* ASSIGNED TASK *
In the injury case summary, how old was the plaintiff when the collision happened?

Reasons for judgement were released last month by the BC Supreme Court, New Westminster Registry, assessing damages for injuries, including a symptomatic L5/S1 disc herniation sustained in a motor vehicle collision.
In the recent case (Pataria v. Bertrand) the Plaintiff was involved in a collision when he was 12. Fault was admitted by the offending motorist. Although the Court heard competing evidence about the cause of a low back disc injury Mr. Justice Truscott ultimately found this was caused by the trauma in the collision. In assessing non-pecuniary damages at $40,000 the Court provided the following reasons:
 I accept that the plaintiff sustained soft tissue injuries to his neck and back area, with accompanying headaches, in the motor vehicle accident. I also accept that initially he had symptoms of post-traumatic stress, difficulty falling asleep and hypervigilance, although those problems quickly resolved.
 I conclude however that physically the plaintiff is not as injured as counsel makes out. He is able to swim regularly and work out with weights in the gym.
 After the accident he was able to return to his sports of soccer, basketball and volleyball, albeit not at the same level of performance.

(Saved data entries)

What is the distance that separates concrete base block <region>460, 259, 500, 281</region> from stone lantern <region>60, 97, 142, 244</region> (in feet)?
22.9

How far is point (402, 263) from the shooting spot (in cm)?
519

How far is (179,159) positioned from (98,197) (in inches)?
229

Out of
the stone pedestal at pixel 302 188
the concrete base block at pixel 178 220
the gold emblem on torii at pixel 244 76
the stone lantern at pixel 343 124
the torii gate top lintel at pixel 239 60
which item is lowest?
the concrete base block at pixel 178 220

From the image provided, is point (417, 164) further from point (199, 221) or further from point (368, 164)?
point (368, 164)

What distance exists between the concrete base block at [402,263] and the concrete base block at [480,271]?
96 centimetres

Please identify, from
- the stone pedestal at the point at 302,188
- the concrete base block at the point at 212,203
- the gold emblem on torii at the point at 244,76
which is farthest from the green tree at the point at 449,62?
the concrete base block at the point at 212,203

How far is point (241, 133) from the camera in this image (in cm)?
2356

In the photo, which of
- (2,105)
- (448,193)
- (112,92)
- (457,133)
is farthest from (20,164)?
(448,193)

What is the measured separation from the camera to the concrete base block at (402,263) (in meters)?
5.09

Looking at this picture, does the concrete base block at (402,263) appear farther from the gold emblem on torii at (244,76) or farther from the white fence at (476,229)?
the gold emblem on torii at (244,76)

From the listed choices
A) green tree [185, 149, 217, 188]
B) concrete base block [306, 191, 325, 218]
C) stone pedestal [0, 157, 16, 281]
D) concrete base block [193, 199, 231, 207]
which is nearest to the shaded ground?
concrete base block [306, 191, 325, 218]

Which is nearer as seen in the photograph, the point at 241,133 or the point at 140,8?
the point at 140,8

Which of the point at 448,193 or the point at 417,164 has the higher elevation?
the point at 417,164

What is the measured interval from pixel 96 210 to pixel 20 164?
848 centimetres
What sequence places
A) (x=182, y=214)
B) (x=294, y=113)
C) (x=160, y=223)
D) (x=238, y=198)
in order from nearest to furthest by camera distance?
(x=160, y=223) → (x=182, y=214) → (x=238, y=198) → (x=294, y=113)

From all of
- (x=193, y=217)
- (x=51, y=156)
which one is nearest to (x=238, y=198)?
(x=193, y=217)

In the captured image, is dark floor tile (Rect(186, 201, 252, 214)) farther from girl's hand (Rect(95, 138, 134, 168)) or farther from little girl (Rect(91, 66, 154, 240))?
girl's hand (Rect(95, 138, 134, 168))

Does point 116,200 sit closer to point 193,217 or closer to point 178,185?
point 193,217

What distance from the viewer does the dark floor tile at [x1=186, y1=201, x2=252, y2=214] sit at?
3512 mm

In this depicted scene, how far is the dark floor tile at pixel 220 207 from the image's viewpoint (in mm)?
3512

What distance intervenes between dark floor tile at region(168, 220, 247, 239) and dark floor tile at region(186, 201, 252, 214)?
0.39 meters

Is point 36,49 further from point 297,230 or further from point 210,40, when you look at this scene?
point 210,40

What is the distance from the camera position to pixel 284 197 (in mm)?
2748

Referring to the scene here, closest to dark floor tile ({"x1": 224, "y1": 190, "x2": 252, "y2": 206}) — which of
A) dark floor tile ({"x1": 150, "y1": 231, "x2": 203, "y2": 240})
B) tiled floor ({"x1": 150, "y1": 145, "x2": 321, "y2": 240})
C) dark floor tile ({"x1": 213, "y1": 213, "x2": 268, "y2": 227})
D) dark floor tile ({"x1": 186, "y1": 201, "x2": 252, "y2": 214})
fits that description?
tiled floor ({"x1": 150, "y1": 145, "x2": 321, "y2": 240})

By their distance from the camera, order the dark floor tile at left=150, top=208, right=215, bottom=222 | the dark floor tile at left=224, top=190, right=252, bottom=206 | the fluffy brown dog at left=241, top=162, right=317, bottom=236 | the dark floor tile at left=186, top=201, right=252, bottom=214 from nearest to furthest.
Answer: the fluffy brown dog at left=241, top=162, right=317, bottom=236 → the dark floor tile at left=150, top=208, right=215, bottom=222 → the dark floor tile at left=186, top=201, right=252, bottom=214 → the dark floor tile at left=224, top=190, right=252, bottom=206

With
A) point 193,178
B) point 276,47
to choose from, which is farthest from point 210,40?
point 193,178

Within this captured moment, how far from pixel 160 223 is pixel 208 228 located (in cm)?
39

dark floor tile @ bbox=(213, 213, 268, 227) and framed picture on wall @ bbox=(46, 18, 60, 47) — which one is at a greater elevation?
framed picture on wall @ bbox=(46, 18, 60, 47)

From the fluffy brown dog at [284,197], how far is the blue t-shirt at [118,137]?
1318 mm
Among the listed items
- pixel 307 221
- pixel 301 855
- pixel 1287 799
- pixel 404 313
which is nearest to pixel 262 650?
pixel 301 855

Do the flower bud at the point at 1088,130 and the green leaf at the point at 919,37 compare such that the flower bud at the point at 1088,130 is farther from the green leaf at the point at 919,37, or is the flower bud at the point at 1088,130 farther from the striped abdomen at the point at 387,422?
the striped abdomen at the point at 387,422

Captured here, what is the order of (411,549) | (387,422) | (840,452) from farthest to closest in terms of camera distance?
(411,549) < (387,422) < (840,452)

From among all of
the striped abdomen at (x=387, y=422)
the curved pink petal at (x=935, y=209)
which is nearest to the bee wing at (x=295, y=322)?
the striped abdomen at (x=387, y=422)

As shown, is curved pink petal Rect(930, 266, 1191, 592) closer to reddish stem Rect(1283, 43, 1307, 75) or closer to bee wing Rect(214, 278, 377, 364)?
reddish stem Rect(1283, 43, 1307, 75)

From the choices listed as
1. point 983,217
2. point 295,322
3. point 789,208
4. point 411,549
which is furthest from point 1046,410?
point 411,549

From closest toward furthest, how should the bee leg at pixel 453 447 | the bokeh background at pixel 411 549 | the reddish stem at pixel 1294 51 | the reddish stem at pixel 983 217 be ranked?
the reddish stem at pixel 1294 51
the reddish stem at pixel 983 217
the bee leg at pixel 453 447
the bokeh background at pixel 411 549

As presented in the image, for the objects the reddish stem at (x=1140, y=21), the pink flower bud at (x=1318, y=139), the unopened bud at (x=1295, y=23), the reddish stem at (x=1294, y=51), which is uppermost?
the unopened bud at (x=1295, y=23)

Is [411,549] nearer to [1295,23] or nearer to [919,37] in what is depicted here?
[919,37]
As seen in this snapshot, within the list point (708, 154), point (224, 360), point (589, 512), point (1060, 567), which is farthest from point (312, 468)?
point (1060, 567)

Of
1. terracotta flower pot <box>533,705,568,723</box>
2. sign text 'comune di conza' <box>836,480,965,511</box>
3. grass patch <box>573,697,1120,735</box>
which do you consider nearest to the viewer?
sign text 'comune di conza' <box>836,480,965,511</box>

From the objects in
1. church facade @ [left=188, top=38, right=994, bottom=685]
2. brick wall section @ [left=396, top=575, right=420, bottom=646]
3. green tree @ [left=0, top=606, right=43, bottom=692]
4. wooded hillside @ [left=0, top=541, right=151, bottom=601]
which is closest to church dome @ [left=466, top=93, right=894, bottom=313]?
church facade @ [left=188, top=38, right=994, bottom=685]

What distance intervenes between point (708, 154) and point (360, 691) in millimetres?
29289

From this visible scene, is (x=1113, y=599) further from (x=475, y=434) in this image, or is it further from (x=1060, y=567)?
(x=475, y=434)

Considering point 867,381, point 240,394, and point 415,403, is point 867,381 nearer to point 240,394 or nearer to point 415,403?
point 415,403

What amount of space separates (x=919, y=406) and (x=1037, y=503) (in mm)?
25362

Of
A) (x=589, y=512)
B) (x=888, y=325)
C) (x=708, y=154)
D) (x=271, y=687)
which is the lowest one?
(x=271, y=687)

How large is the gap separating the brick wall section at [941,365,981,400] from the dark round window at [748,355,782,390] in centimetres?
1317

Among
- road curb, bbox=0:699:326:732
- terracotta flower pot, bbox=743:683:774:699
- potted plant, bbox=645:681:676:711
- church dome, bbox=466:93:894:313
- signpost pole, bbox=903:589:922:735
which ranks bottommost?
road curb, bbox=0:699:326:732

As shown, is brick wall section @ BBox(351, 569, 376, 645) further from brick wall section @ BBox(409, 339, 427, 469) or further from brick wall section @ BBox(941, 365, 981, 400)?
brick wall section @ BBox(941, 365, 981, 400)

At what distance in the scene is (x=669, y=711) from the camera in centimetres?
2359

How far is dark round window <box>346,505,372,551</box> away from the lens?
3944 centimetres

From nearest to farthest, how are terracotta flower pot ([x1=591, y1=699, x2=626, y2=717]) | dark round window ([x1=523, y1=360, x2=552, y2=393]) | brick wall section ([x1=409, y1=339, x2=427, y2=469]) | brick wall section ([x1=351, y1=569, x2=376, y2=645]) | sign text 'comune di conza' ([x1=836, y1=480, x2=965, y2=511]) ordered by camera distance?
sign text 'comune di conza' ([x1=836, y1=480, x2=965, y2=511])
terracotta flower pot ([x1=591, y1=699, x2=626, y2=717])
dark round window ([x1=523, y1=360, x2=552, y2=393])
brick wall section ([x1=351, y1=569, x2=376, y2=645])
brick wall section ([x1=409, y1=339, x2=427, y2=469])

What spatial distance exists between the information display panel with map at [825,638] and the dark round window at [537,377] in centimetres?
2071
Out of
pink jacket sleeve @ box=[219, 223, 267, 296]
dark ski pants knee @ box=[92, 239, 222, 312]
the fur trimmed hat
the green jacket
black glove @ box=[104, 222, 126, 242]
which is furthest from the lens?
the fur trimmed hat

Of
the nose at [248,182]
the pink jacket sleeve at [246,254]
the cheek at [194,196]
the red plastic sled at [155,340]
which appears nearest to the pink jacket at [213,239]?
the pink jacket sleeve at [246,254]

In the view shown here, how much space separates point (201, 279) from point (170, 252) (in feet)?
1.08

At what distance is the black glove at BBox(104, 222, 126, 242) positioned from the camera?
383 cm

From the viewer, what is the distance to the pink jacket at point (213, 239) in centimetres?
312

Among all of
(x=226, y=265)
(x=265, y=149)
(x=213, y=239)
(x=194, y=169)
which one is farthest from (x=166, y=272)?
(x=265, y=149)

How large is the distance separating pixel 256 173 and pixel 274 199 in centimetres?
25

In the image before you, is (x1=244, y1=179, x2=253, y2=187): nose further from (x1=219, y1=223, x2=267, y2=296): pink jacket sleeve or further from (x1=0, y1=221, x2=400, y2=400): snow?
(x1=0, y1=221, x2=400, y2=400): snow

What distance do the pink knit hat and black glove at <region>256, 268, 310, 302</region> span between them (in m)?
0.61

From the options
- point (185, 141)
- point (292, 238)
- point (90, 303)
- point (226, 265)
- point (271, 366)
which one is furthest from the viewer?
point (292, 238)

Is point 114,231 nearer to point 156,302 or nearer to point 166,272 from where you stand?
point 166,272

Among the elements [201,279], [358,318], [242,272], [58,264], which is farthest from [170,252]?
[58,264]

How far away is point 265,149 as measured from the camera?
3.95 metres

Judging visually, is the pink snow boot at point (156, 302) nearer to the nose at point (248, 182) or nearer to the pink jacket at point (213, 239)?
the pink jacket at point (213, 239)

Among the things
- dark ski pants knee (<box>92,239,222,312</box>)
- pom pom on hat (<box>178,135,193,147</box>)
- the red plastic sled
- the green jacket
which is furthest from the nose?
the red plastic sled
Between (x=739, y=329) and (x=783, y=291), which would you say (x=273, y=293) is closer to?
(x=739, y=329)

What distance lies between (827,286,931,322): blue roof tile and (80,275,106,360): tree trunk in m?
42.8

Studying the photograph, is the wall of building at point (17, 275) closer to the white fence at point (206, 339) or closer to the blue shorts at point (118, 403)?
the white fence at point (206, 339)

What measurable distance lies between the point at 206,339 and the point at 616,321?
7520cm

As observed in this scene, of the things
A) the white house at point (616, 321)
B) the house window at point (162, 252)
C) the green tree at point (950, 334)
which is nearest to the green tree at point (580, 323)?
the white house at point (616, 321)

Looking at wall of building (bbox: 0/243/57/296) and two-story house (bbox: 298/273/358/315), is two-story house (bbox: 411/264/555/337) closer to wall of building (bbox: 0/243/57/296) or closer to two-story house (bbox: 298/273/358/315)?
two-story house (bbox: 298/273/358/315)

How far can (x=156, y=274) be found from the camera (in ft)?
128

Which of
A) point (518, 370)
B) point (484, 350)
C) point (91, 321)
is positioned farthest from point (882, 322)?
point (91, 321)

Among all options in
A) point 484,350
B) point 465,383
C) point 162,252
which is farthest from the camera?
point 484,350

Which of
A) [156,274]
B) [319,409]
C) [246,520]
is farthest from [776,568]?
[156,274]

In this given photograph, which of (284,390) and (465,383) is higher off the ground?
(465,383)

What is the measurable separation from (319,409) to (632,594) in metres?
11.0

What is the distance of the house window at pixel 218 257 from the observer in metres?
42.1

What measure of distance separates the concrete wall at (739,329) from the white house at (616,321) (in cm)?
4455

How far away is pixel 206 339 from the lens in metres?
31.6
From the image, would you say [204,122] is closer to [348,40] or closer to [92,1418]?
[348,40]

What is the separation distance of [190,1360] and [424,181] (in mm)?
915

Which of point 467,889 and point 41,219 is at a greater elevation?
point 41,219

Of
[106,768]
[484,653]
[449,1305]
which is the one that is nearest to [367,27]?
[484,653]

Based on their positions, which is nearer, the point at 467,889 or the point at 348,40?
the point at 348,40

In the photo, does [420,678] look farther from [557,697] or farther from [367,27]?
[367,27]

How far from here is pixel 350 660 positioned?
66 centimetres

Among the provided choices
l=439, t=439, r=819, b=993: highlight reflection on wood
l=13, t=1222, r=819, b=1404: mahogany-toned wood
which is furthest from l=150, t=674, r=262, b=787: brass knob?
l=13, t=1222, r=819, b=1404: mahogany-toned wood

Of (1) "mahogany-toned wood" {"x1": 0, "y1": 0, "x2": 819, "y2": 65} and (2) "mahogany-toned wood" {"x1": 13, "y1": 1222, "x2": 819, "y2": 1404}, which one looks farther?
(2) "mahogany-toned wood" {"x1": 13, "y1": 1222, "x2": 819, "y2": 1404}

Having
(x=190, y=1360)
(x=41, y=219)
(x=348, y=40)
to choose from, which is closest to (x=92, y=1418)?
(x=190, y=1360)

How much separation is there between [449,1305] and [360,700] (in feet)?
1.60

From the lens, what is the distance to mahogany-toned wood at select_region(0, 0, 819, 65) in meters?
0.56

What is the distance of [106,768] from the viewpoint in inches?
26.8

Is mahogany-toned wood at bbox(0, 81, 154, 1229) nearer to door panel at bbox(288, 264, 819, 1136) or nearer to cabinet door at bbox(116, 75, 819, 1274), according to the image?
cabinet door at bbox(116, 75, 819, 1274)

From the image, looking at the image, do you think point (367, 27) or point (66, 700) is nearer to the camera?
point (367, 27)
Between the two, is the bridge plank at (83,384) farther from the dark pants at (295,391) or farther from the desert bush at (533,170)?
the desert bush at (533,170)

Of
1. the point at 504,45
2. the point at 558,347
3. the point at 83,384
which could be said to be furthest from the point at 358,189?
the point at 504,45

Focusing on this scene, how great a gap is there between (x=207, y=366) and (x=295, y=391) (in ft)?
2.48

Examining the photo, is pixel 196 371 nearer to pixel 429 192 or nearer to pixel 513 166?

* SOLUTION FOR THIS PROBLEM *
12